We have done some modelling work on what we predict employment levels to be when we move to Level Three. The number of people not working during Level Three could be as high as 4.3m. We have also looked at the predictions for economic contraction, and feel that we have raised our estimate to a R317bn contraction from 2019 nominal GDP.
Eighty20 calculations estimated that as many as 9.9m South Africans were at home, not working, during the hard lockdown, which will move to 4.3m for Level Three. When Level Three starts, we should have 9.5m working on site again.
Using StatsSA Q4 2019 Quarterly Labour Force Survey and Quarterly Employment Statistics, Eighty20 has analysed several hundred job categories and descriptions within each industry for all 16.6m employed individuals.

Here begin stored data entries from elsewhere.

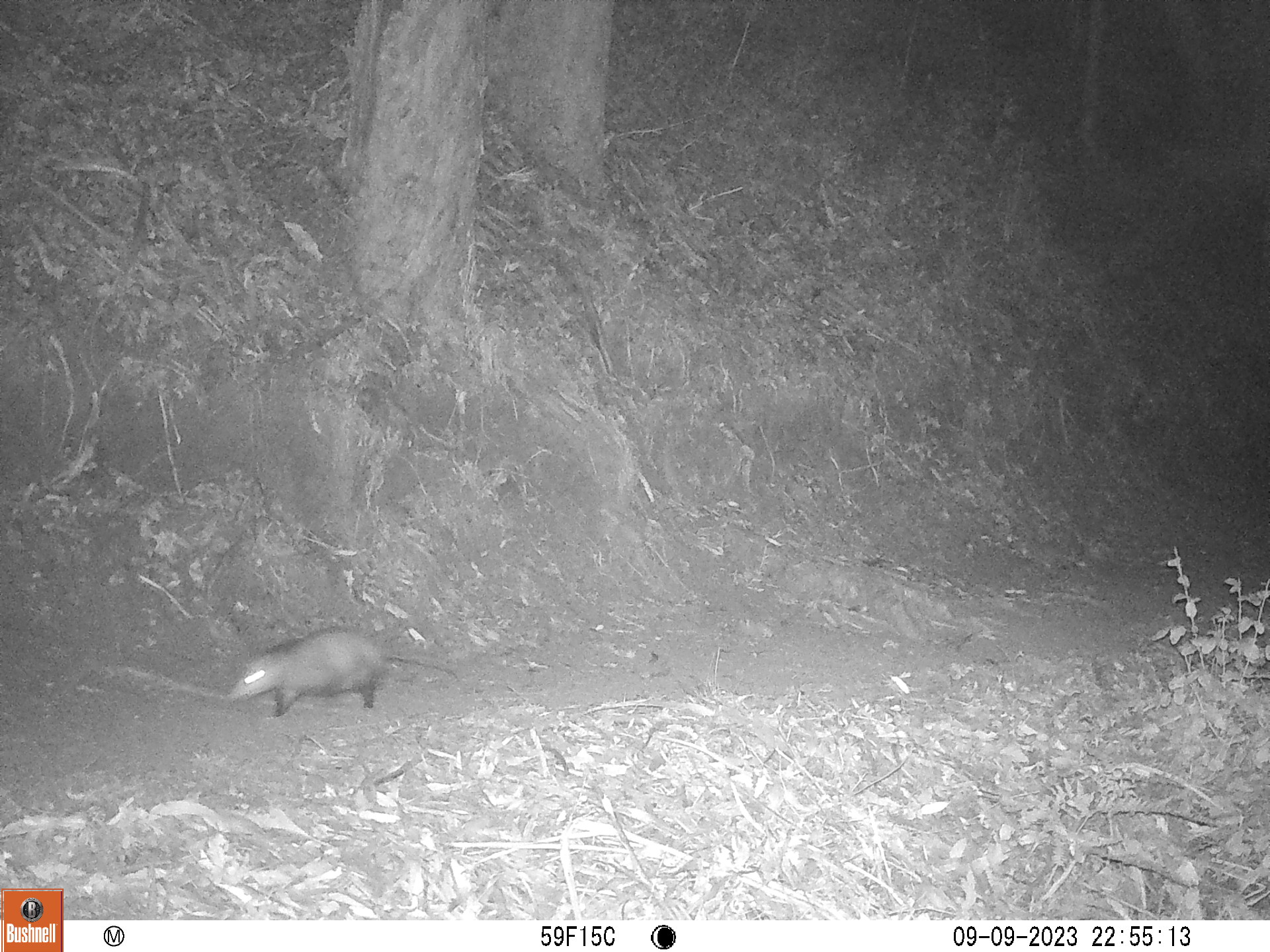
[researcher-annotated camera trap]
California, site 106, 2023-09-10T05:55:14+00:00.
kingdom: Animalia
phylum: Chordata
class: Mammalia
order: Didelphimorphia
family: Didelphidae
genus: Didelphis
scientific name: Didelphis virginiana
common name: virginia opossum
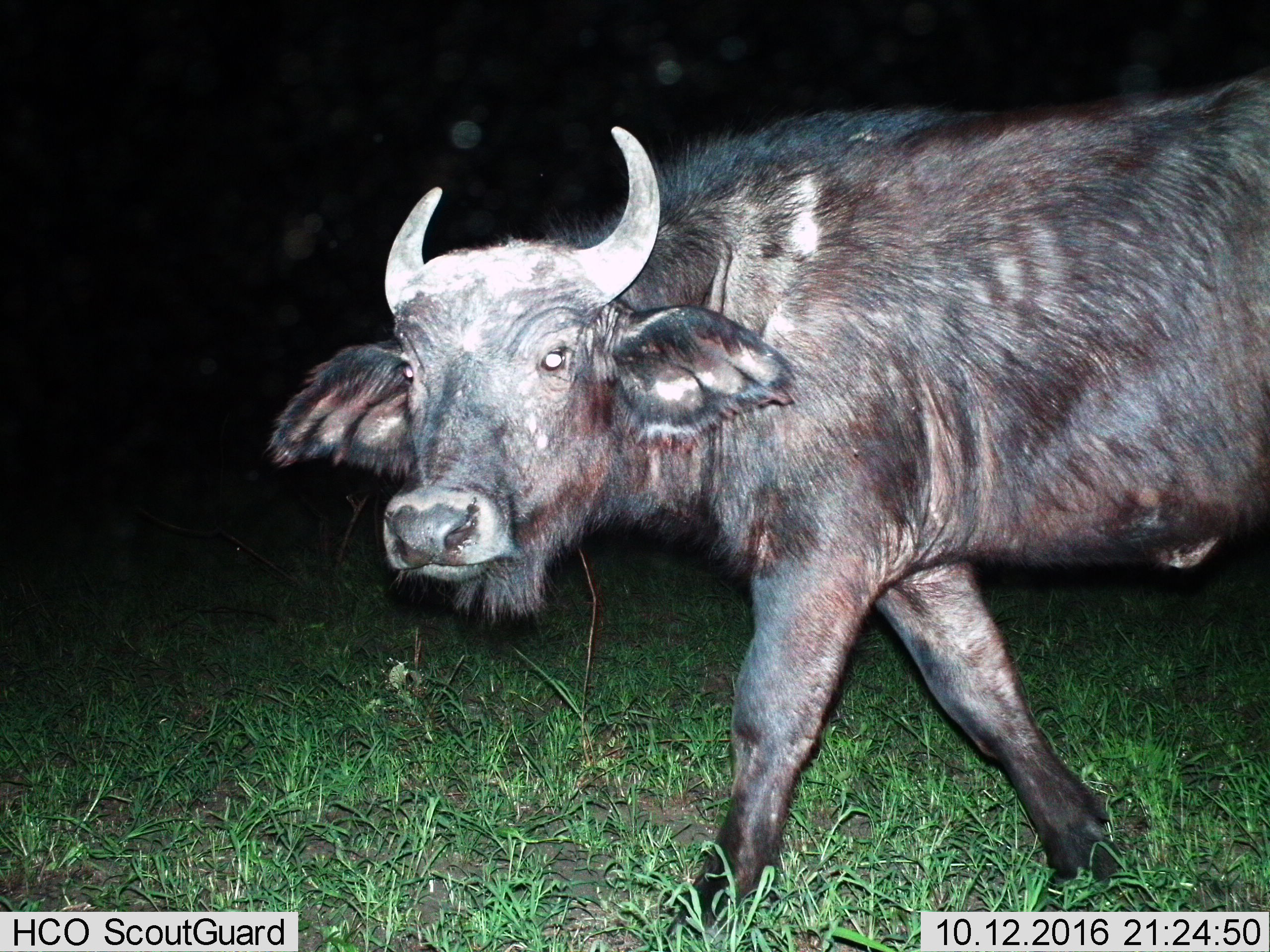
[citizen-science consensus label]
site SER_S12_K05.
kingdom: Animalia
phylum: Chordata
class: Mammalia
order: Artiodactyla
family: Bovidae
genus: Syncerus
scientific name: Syncerus caffer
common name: african buffalo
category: buffalo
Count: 1.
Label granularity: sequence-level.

These employees, who earn R246.1bn in salaries, were broken into four classifications, namely:
- On-site workers: 3.8m during Level 5 and 9.5m during Level 3
- Those likely to be working remotely: 1.7m during Level 5 and 1.7m during Level 3
- Working at reduced capacity: 1.2m during Level 5 and 1.1m during Level 3
- Those not working: 9.9m during Level 5 and 4.3m during Level 3
Eighty20 visualisations have determined that during the Level 5 Lockdown, the employees in the Manufacturing, Retail and Transport sectors were hardest hit, with a less of an impact to the EGW and Agricultural sector which fall within essential services.
The team also analysed 14 forecasts for GDP growth over the next year which range from -3.8% to -14%, giving a consensus of -7.3%. This translates into a GDP contraction of R317bn from the 2019 nominal GDP.